* _Record extracts_
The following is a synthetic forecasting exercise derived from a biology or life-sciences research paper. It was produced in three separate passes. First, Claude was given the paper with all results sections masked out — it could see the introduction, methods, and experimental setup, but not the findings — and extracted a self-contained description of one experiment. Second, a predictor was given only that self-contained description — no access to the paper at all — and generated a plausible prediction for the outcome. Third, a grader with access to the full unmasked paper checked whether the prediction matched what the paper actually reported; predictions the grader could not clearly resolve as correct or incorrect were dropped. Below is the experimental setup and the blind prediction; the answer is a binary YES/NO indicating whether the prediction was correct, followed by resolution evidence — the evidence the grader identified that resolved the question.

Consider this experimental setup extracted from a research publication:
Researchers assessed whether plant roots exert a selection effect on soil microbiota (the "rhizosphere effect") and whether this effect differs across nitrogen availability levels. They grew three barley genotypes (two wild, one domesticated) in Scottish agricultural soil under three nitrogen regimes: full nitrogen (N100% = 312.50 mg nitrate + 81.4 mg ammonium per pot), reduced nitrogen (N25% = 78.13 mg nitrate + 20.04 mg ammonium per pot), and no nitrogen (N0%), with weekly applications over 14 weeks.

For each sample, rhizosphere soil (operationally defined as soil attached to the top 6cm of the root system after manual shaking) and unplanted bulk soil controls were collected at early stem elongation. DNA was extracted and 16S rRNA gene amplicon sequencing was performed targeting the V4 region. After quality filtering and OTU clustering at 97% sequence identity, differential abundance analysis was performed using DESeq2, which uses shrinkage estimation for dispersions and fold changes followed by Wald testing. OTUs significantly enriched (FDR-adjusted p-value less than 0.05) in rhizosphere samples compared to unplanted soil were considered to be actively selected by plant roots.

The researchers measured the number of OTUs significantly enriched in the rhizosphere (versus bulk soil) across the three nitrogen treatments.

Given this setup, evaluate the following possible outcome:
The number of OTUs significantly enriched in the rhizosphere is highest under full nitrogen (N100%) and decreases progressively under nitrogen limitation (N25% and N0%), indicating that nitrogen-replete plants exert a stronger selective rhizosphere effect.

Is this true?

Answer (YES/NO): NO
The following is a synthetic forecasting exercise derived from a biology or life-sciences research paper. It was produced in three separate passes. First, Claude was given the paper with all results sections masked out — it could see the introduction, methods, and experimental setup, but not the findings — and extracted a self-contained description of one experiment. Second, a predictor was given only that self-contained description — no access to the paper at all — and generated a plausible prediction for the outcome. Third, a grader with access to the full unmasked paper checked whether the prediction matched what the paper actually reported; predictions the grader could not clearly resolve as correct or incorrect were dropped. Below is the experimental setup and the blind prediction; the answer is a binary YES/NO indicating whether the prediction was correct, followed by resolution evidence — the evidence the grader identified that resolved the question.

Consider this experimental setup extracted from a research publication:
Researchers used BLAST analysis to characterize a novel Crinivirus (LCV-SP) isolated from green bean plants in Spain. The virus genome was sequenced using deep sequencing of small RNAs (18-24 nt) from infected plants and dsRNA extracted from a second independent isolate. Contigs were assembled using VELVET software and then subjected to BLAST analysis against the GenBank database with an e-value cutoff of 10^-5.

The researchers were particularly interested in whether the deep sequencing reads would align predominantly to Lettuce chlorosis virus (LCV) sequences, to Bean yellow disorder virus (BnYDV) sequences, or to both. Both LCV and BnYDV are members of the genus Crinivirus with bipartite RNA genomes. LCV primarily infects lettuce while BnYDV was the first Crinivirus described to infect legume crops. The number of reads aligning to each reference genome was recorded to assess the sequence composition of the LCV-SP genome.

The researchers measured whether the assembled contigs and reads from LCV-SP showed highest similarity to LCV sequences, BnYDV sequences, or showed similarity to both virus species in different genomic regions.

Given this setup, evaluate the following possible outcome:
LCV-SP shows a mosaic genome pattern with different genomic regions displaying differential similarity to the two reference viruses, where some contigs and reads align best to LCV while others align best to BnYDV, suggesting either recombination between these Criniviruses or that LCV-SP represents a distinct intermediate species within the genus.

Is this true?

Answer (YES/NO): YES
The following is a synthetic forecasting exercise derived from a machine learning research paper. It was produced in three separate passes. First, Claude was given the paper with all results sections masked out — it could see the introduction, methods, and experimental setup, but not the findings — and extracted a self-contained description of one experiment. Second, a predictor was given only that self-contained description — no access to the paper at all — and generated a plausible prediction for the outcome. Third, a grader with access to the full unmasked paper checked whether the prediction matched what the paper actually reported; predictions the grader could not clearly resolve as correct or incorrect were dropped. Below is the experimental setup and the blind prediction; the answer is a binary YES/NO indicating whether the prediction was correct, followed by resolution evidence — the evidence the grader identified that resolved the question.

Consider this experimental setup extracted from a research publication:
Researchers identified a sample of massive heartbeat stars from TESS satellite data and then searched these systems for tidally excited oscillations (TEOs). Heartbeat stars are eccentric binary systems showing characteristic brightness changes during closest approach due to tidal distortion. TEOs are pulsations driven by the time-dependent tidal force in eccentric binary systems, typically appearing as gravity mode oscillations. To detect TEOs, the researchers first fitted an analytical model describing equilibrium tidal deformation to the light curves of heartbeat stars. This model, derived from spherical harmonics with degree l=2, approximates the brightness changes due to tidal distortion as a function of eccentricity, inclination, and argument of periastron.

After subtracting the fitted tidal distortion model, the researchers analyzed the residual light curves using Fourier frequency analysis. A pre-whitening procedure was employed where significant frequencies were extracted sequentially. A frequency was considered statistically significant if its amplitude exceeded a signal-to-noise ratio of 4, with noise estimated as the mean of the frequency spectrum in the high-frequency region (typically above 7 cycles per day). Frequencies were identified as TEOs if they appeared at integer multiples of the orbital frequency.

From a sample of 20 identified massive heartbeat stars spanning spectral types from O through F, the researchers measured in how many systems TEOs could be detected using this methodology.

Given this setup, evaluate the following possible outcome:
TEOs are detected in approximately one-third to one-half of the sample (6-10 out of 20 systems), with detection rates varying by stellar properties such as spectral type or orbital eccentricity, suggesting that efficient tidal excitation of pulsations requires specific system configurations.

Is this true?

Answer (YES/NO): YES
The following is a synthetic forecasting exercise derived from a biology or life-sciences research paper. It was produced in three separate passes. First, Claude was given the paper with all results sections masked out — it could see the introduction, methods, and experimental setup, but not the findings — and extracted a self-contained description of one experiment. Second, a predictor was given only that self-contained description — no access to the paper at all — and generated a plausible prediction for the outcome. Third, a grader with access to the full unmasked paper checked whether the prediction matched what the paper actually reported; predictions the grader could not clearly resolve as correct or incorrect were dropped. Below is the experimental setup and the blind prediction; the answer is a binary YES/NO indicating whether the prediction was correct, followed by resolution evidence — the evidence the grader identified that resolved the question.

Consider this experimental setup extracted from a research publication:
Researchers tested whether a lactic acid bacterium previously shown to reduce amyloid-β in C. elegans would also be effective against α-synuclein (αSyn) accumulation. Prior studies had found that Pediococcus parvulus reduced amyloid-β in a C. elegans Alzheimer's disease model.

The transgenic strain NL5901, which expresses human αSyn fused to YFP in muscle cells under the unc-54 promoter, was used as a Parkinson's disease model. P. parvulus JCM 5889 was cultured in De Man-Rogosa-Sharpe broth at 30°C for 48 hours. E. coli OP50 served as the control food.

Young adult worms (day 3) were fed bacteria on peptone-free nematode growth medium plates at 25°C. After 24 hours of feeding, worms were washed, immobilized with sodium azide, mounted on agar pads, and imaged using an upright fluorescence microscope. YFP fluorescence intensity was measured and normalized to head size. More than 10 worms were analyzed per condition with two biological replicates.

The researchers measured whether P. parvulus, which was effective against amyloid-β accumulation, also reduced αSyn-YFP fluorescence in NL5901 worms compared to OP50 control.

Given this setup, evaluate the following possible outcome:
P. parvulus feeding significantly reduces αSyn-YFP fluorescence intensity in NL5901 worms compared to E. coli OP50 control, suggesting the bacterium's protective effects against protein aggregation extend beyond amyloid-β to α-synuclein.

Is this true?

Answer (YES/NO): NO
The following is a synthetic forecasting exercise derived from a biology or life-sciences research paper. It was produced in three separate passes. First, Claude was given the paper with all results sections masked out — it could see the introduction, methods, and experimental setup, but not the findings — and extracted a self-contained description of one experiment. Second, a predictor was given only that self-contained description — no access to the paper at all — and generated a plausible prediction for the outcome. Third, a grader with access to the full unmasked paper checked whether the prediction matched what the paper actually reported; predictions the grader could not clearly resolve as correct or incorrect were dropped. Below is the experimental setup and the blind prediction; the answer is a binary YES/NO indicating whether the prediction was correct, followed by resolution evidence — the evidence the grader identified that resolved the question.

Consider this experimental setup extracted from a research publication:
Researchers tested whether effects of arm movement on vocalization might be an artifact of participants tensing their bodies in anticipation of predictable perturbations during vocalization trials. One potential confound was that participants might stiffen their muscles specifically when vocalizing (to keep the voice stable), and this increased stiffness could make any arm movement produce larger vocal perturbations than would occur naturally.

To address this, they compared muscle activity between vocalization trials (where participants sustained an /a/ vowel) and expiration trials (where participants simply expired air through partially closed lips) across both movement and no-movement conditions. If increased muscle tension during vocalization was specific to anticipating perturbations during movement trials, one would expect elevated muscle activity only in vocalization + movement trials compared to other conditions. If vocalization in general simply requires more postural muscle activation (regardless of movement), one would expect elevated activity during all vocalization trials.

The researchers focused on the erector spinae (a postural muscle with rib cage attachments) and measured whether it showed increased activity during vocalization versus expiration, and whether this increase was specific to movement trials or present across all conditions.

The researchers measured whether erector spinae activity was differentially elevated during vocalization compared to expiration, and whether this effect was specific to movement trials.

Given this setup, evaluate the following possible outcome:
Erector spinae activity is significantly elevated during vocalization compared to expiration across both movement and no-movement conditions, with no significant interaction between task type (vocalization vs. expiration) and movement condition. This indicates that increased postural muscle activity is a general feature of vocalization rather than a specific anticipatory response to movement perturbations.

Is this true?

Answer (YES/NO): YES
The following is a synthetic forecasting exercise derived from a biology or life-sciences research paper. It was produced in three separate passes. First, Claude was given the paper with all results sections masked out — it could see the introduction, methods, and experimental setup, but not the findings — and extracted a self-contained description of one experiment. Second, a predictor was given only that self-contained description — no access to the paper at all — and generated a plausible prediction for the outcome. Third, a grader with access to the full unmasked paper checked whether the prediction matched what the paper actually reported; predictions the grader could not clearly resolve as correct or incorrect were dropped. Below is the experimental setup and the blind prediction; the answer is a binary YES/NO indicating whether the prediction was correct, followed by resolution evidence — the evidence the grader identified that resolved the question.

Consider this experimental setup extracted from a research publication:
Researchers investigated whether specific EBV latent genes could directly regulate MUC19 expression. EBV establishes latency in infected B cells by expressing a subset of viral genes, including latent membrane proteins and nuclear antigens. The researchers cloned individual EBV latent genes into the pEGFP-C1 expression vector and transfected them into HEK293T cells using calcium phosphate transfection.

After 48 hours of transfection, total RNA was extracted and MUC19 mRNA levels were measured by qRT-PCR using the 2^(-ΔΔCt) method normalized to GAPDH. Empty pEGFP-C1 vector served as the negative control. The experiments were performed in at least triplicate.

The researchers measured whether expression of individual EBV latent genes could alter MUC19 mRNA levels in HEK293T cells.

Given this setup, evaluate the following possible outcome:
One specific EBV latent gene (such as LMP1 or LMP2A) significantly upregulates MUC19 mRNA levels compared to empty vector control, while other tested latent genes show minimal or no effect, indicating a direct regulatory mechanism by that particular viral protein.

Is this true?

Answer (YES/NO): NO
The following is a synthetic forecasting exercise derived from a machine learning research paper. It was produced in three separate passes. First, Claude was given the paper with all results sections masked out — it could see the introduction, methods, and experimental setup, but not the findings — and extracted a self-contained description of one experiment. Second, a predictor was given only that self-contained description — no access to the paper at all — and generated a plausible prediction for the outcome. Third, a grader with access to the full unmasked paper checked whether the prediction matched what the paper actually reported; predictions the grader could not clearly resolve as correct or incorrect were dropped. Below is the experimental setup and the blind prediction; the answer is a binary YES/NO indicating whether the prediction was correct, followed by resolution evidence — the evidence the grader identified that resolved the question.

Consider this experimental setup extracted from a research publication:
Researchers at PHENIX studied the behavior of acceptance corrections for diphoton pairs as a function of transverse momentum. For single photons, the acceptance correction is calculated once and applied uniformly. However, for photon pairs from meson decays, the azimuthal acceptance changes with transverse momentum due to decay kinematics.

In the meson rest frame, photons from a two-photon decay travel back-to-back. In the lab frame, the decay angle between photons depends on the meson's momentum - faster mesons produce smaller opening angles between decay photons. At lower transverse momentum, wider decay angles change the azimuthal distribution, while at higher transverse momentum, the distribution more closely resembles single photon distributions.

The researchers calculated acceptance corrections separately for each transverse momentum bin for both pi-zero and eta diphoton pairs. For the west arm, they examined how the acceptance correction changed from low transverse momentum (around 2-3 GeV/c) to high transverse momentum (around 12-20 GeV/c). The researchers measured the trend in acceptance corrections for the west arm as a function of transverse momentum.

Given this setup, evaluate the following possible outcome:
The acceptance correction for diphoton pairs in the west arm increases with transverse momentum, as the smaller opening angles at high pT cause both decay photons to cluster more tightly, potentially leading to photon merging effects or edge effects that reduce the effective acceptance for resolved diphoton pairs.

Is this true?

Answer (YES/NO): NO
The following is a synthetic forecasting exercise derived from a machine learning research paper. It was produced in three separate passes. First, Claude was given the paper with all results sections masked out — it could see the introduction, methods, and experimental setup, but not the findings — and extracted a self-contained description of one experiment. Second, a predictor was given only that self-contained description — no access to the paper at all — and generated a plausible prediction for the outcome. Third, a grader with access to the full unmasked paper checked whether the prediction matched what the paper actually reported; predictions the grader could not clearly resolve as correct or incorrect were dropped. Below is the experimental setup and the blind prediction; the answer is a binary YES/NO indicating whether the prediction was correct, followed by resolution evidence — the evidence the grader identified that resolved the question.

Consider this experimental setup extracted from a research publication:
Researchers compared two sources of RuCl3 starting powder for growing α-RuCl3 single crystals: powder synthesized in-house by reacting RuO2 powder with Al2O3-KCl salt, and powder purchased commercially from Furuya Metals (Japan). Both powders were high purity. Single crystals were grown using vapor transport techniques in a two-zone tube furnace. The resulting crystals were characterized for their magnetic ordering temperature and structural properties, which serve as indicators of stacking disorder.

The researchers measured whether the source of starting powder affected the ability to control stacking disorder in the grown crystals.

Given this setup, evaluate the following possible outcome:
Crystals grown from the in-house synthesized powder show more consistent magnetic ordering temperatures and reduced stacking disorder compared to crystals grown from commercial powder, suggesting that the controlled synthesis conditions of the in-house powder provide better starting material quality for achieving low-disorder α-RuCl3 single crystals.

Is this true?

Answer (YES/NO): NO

* _Exercise_
Everything above from the line containing "Researchers at PHENIX" down to the line containing "In the meson" is to be transcribed exactly, with both of those lines included and nothing else added.

* _Task response_
Researchers at PHENIX studied the behavior of acceptance corrections for diphoton pairs as a function of transverse momentum. For single photons, the acceptance correction is calculated once and applied uniformly. However, for photon pairs from meson decays, the azimuthal acceptance changes with transverse momentum due to decay kinematics.

In the meson rest frame, photons from a two-photon decay travel back-to-back. In the lab frame, the decay angle between photons depends on the meson's momentum - faster mesons produce smaller opening angles between decay photons. At lower transverse momentum, wider decay angles change the azimuthal distribution, while at higher transverse momentum, the distribution more closely resembles single photon distributions.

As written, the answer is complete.